Search the records for the line with "How large a". Output that line and each line after it, exactly, and stop at the end; omit pictures.

════════

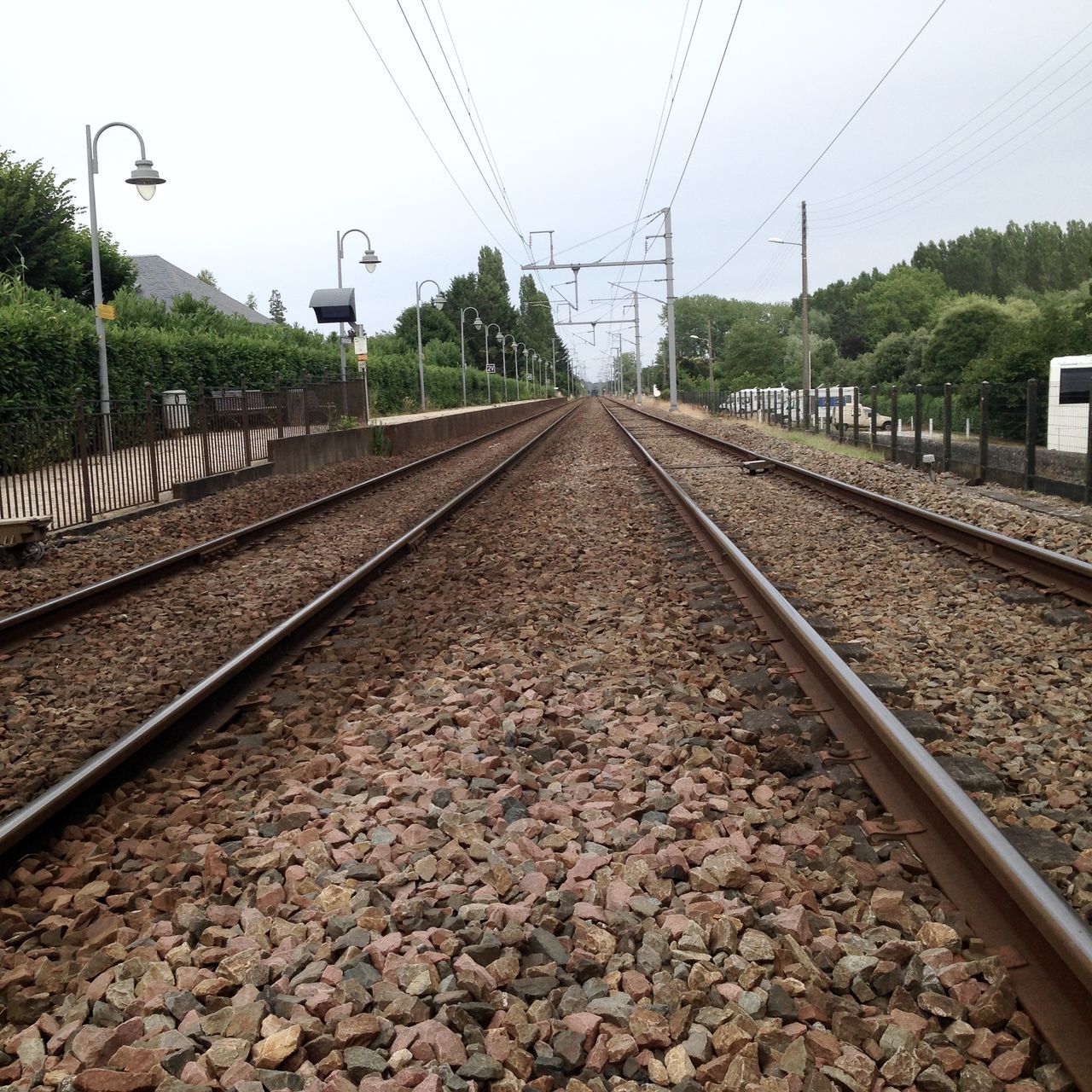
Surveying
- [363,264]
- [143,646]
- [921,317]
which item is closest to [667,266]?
[363,264]

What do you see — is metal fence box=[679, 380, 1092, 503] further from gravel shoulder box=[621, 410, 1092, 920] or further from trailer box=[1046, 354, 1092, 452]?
gravel shoulder box=[621, 410, 1092, 920]

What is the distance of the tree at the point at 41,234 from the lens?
3866 centimetres

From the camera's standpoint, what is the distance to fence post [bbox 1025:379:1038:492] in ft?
48.9

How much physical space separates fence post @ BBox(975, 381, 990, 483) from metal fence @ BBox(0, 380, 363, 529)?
42.1 ft

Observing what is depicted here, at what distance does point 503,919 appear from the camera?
3.02 meters

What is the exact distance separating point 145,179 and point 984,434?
1483 centimetres

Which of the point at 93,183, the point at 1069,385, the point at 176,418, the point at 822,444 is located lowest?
the point at 822,444

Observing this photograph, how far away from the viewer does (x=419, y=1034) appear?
8.21 feet

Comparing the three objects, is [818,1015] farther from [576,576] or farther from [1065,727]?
[576,576]

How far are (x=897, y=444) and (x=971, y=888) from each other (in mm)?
19381

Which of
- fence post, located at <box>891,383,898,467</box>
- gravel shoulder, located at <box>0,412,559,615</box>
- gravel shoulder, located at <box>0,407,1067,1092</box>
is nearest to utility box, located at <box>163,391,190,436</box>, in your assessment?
gravel shoulder, located at <box>0,412,559,615</box>

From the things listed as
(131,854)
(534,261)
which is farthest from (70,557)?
(534,261)

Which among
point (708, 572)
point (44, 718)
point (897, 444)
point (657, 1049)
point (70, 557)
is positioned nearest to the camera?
point (657, 1049)

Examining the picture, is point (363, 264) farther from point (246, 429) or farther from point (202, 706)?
point (202, 706)
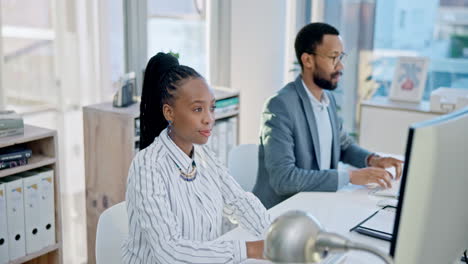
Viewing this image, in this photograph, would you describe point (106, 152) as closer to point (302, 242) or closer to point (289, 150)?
point (289, 150)

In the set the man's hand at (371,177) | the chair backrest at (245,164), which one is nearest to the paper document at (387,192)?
the man's hand at (371,177)

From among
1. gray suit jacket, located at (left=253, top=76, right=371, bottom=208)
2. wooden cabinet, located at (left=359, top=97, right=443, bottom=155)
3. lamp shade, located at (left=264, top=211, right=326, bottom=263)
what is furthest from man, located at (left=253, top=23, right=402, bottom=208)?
lamp shade, located at (left=264, top=211, right=326, bottom=263)

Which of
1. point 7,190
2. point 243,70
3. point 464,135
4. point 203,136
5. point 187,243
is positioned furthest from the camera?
point 243,70

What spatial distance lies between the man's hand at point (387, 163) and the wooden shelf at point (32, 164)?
57.1 inches

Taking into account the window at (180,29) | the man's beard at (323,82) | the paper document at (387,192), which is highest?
the window at (180,29)

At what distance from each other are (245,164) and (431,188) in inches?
63.3

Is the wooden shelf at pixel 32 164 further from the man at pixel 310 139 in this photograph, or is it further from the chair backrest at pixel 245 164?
the man at pixel 310 139

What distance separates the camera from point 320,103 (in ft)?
8.33

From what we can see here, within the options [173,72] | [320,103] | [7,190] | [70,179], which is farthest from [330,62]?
[70,179]

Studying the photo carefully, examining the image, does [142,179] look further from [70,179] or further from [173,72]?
[70,179]

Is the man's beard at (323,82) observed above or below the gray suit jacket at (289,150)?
above

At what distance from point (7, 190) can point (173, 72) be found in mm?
1167

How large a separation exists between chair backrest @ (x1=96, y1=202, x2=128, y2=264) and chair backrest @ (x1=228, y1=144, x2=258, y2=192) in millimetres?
914

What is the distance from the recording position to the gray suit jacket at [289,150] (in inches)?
88.9
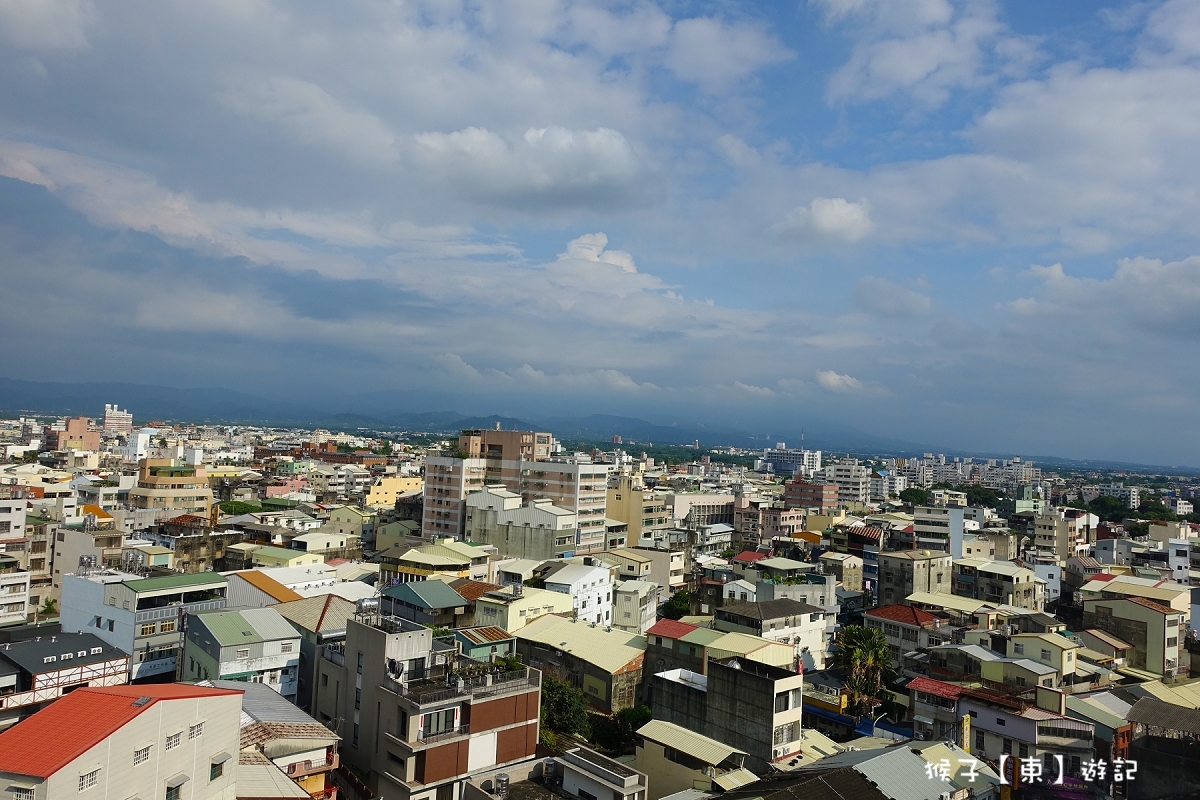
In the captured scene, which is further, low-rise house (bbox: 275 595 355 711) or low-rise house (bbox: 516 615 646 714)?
low-rise house (bbox: 516 615 646 714)

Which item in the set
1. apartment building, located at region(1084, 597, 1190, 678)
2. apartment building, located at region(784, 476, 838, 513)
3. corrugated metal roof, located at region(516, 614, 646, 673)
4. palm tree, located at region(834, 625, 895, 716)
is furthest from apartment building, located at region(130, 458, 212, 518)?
apartment building, located at region(784, 476, 838, 513)

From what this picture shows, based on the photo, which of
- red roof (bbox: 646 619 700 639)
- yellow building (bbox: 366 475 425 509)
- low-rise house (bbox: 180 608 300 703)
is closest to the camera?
low-rise house (bbox: 180 608 300 703)

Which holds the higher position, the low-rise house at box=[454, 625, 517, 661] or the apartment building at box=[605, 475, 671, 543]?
the apartment building at box=[605, 475, 671, 543]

════════

▸ Result for this exercise:
How large a separation exists between chair backrest @ (x1=96, y1=202, x2=128, y2=264) and chair backrest @ (x1=228, y1=144, x2=258, y2=192) in millimetres?
914

What is the distance from the recording position to the gray suit jacket at [289,150] (in inches)?
88.9
In the captured scene, which is further, low-rise house (bbox: 275 595 355 711) or low-rise house (bbox: 516 615 646 714)?
low-rise house (bbox: 516 615 646 714)

Which item in the set
1. apartment building, located at region(1084, 597, 1190, 678)
2. apartment building, located at region(784, 476, 838, 513)
3. corrugated metal roof, located at region(516, 614, 646, 673)
4. palm tree, located at region(834, 625, 895, 716)
is furthest from apartment building, located at region(130, 458, 212, 518)?
apartment building, located at region(784, 476, 838, 513)

From what this picture shows, based on the photo, which of
- red roof (bbox: 646 619 700 639)
- yellow building (bbox: 366 475 425 509)
- low-rise house (bbox: 180 608 300 703)
is closest to the camera?
low-rise house (bbox: 180 608 300 703)

Which holds the higher position, the low-rise house at box=[454, 625, 517, 661] or the apartment building at box=[605, 475, 671, 543]?
the apartment building at box=[605, 475, 671, 543]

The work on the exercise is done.